Even within many of the central cities in the metropolitan areas listed above, there is a great deal of racial segregation. And most available data suggest that charter schools are popping up in areas where the students are poor and disadvantaged and need additional educational options. Public charter schools are simply less likely to open in economically advantaged, mostly white neighborhoods. Thus, even our analysis likely underestimates the true levels of racial segregation in the specific traditional public schools that charter students are leaving. Indeed, a more fine-grained analysis (similar to the study conducted by RAND) in which we compared the levels of segregation in public charter schools to that of the traditional public schools in the same neighborhood would be preferable. The RAND report is particularly relevant here because it focuses on student-level data from Chicago, Denver, Milwaukee, Philadelphia, and San Diego, five metropolitan areas highlighted in the CRP report. By examining student-level transfers, the authors are able to determine the extent to which students move into schools with higher concentrations of their own race and thereby increase the overall level of segregation. Using this strategy, the RAND researchers found,

Transfers to charter schools did not create dramatic shifts in the sorting of students by race or ethnicity in any of the sites included in the study. In most sites, the racial composition of the charter schools entered by transferring students was similar to that of the TPSs from which the students came.

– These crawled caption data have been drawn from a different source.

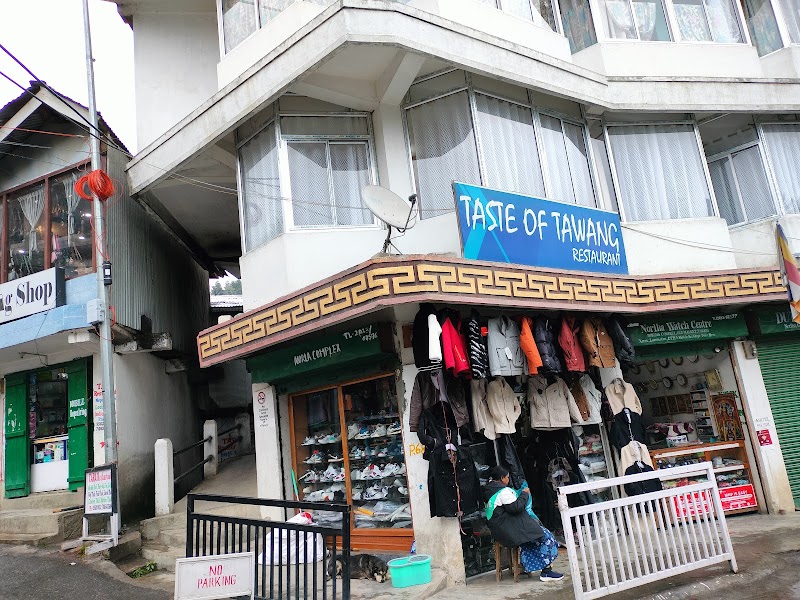Taste of Tawang — Monpa and Tibetan — Guwahati to Tawang via Nameri and Sela Tunnel — India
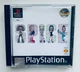 Spice World, английская версия - диск для PlayStation 1, Б/У - изображение 1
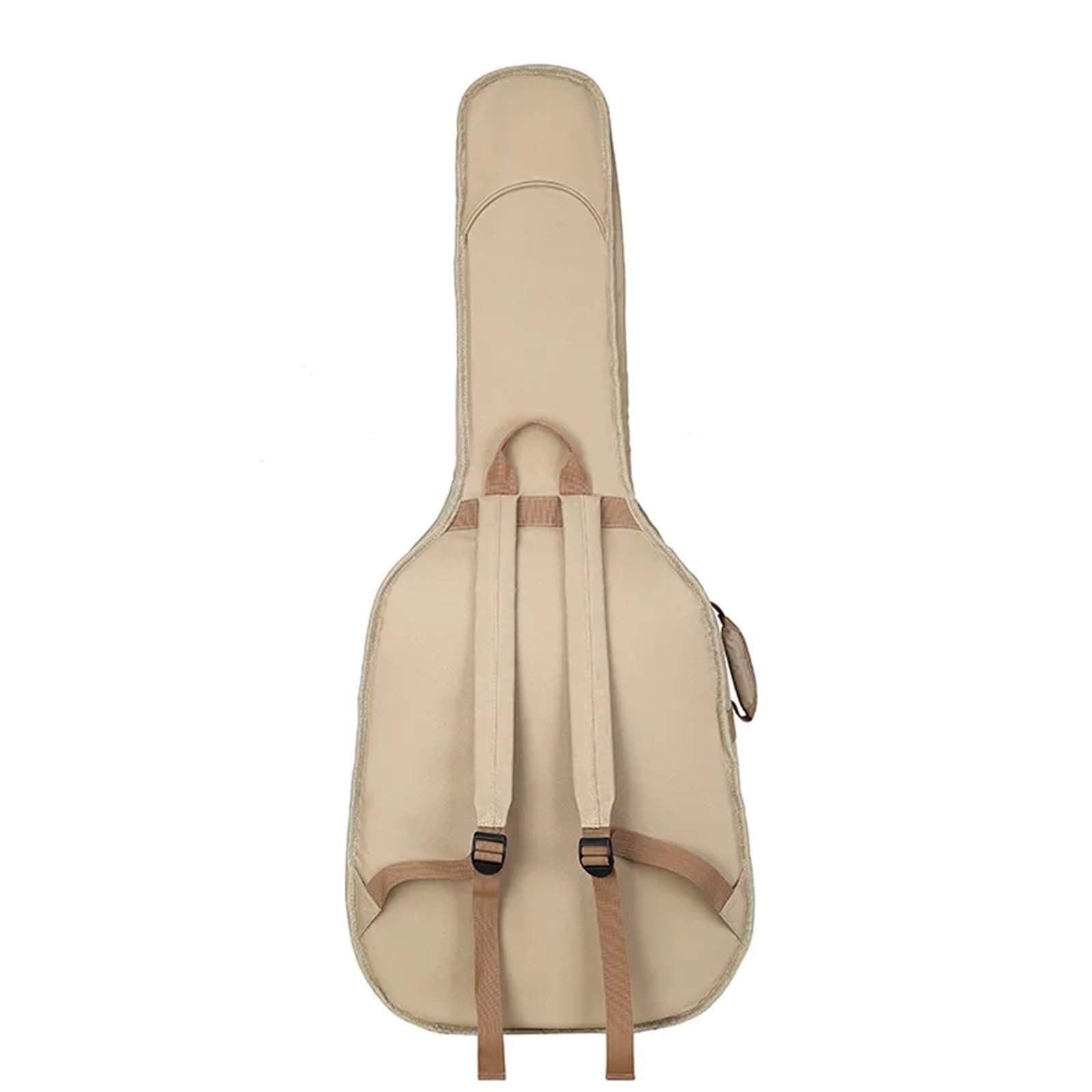 Custodia per Chitarra Custodia for Chitarra Acustica Borsa Morbida Interna Addensare Accessori for Chitarra Classica(38 39 Inches)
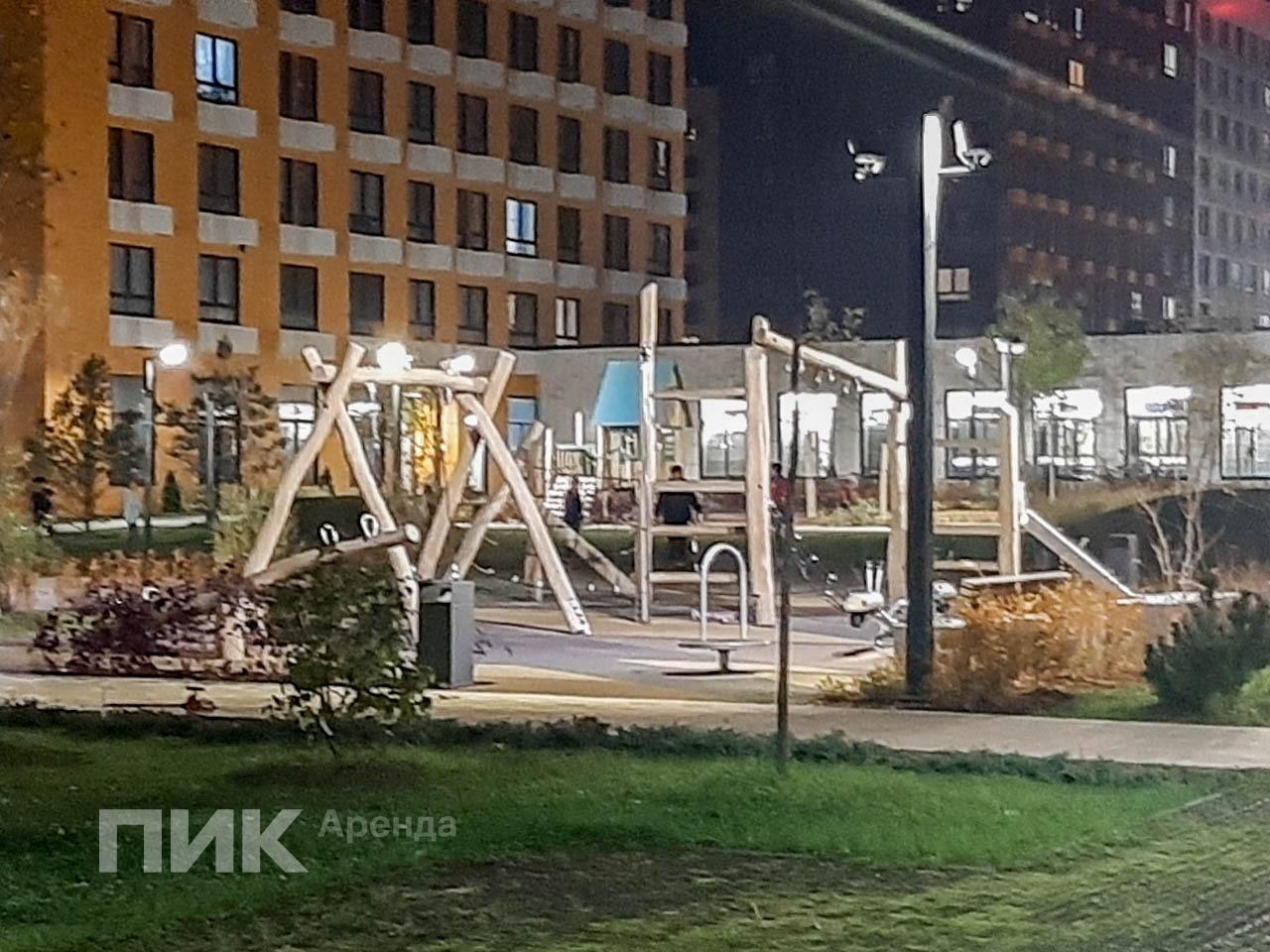 студия, 19.7 м², 43 600 ₽/мес — фото № 13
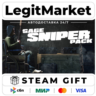 DLC PAYDAY 2: Gage Sniper Pack / Steam АВТО / РУ   МИР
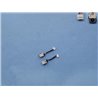 CONECTOR DC JACK CON CABLE HP MINI 210 SERIES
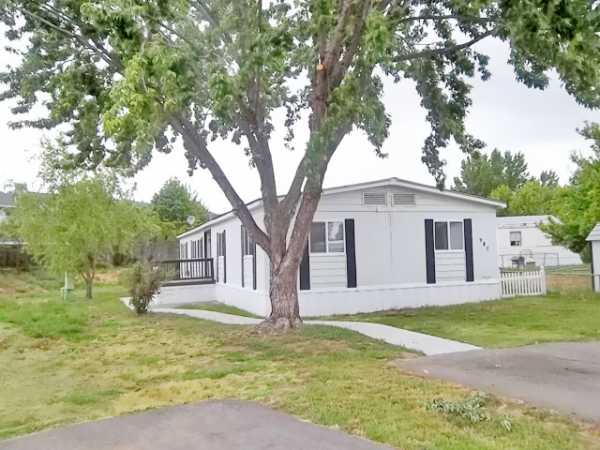 987 NORTH FAWN LANE, Boise, ID 83704 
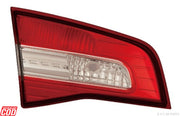 Renault Koleos rear light parts, Koleos reverse lamp replacement, OEM replacement backup light, Koleos reversing lamp unit, Renault Koleos lighting components.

Our own similar analysis of student-level transfers to charters in the Little Rock, Arkansas, area over the past five years tells much the same story. While many of the students transferred into Little Rock charter schools that were racially segregated, these students generally left traditional public schools that were even more heavily segregated.

Conclusion

The authors of the Civil Rights Project report conclude,

Our new findings demonstrate that, while segregation for blacks among all public schools has been increasing for nearly two decades, black students in charter schools are far more likely than their traditional public school counterparts to be educated in intensely segregated settings.

Our analysis suggests that these claims are certainly overstated. Furthermore, the authors fail to acknowledge two significant truths.

First, the majority of students in central cities, in both the public charter sector and in the traditional public sector, attend intensely segregated minority schools. Neither sector has cause to brag about racial diversity, but it seems clear that the CRP report points its lens in the wrong direction by focusing on the failings of charter schools. As the authors themselves note, across the country only 2.5 percent of public school children roam the halls in charter schools each day; the remaining 97.5 percent are compelled to attend traditional public schools. And we know that, more often than not, the students attending traditional public schools in cities are in intensely segregated schools. If we are truly concerned about limiting segregation, then this is where we should look to address the problem.

Second, and perhaps more important, the fact that poor and minority students flee segregated traditional public schools for similarly segregated charters does not imply that charter school policy is imposing segregation upon these students. Rather, the racial patterns we observe in charter schools are the result of the choices students and families make as they seek more attractive schooling options. To compare these active parental choices to the forced segregation of our nation’s past (the authors of the report actually call some charter schools “apartheid” schools) trivializes the true oppression that was imposed on the grandparents and great-grandparents of many of the students seeking charter options today.

Gary Ritter is professor of education policy at the University of Arkansas. Nathan Jensen, Brian Kisida, and Joshua McGee are research associates in the Department of Education Reform at the University of Arkansas.